- **Text passage**
* * *
We need to find a link between the key bit processing time (where the leakage appears) and the overall computation time that we can measure. To do so the idea is to see the overall computation time as the time to compute the processing of a key bit $k_i$, plus the time to compute the processing of the key bits $k_0,...,k_{(i-1)}$ and the key bits $k_{(i+1)},...,k_{254}$, for a given base point P: $F(k, P) = \sum_{j>i} f(k_j | k_{l-1}, k_{l-2}, ..., k_{j+1}, P) + f(k_i | k_{l-1}, k_{l-2}, ..., k_{i+1}, P) + \sum_{j < i} f(k_j | k_{l-1}, k_{l-2}, ..., k_i, ..., k_{j+1}, P)$

We can make the assumption that the time to process the other bits (than the targeted key bit $k_i$) is random (Gaussian). Then in average over  executions, we have: $F_{\mu}(k, P_j\text{'s}) = \frac{1}{n}\sum_{j=1}^n\left(f(k_i | k_{l-1}, k_{l-2}, ..., k_{i+1}, P_j) + N(\mu_N, \sigma^2)\right)$ $F_{\mu}(k, P_j\text{'s}) \cong \frac{1}{n}\sum_{j=1}^nf(k_i | k_{l-1}, k_{l-2}, ..., k_{i+1}, P_j) + \mu_N$

And it follows that for two sets of base points A and B, $A \cap B = \varnothing$:

If $F_{\mu}(k, P_j\text{'s} \in A) > F_{\mu}(k, P_j\text{'s} \in B)$, then $\frac{1}{n}\sum_{j=1}^nf(k_i | k_{l-1}, ..., k_{i+1}, P_j\text{'s} \in A) > \frac{1}{n}\sum_{j=1}^nf(k_i | k_{l-1}, ..., k_{i+1}, P_j\text{'s} \in B)$

With base points selected at random in the sets A and B, the average of the times required to process the key bit $k_i$ only tells us that in average the time to compute the processing of the key bit $k_i$ took more time with the base points in A than those in B. We have to select the base points in a way that allows the differentiation of the value of $k_i$.
* * *
- **Dataset section**
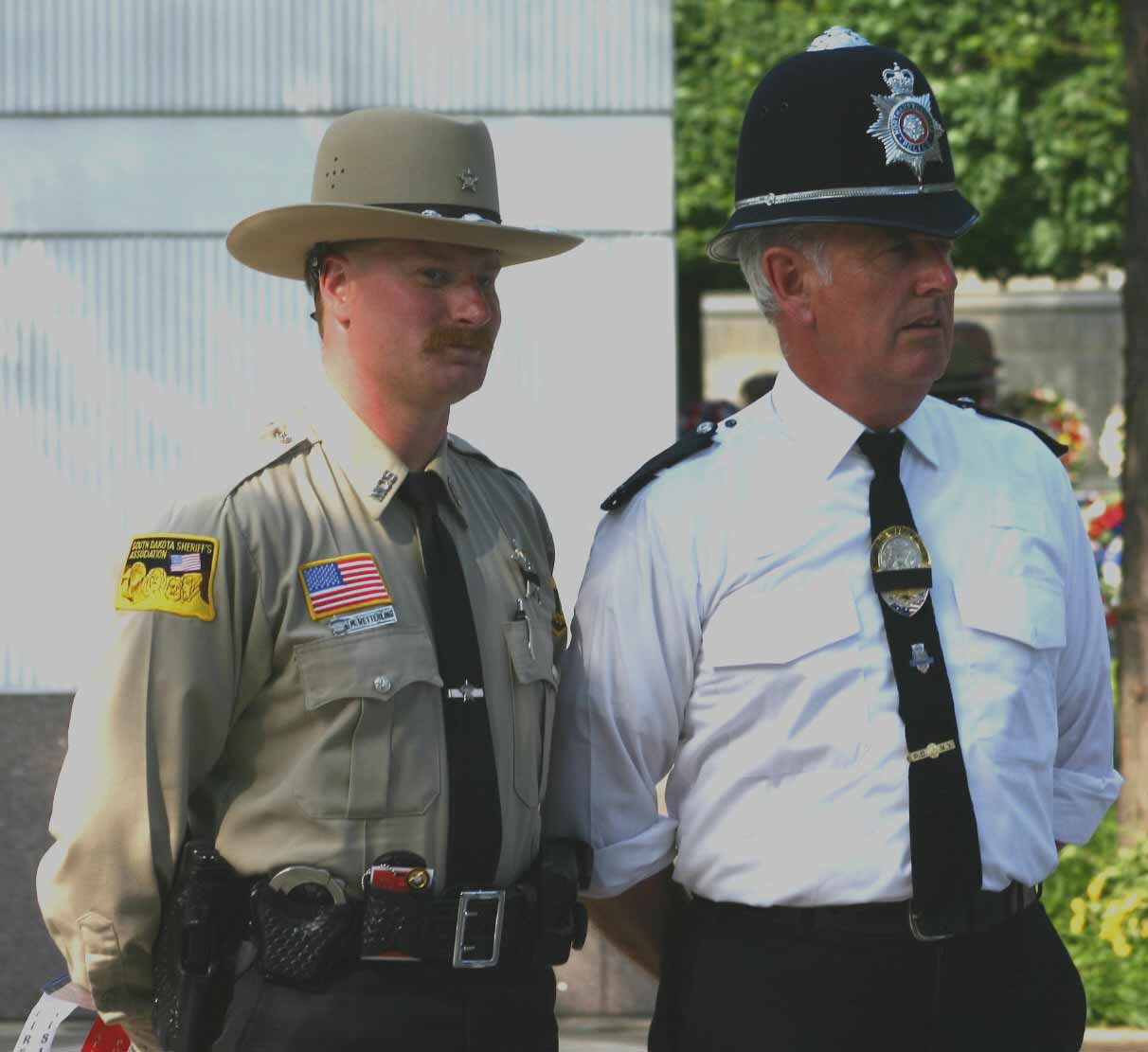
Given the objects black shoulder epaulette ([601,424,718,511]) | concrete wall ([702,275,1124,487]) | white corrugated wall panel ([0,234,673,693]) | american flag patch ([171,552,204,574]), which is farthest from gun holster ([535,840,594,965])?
concrete wall ([702,275,1124,487])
* * *
- **Exercise**
Output everything in the key-bit timing passage from "With base points" down to "value of $k_i$.". Rely only on the key-bit timing passage, not the listing.

- **Exercise output**
With base points selected at random in the sets A and B, the average of the times required to process the key bit $k_i$ only tells us that in average the time to compute the processing of the key bit $k_i$ took more time with the base points in A than those in B. We have to select the base points in a way that allows the differentiation of the value of $k_i$.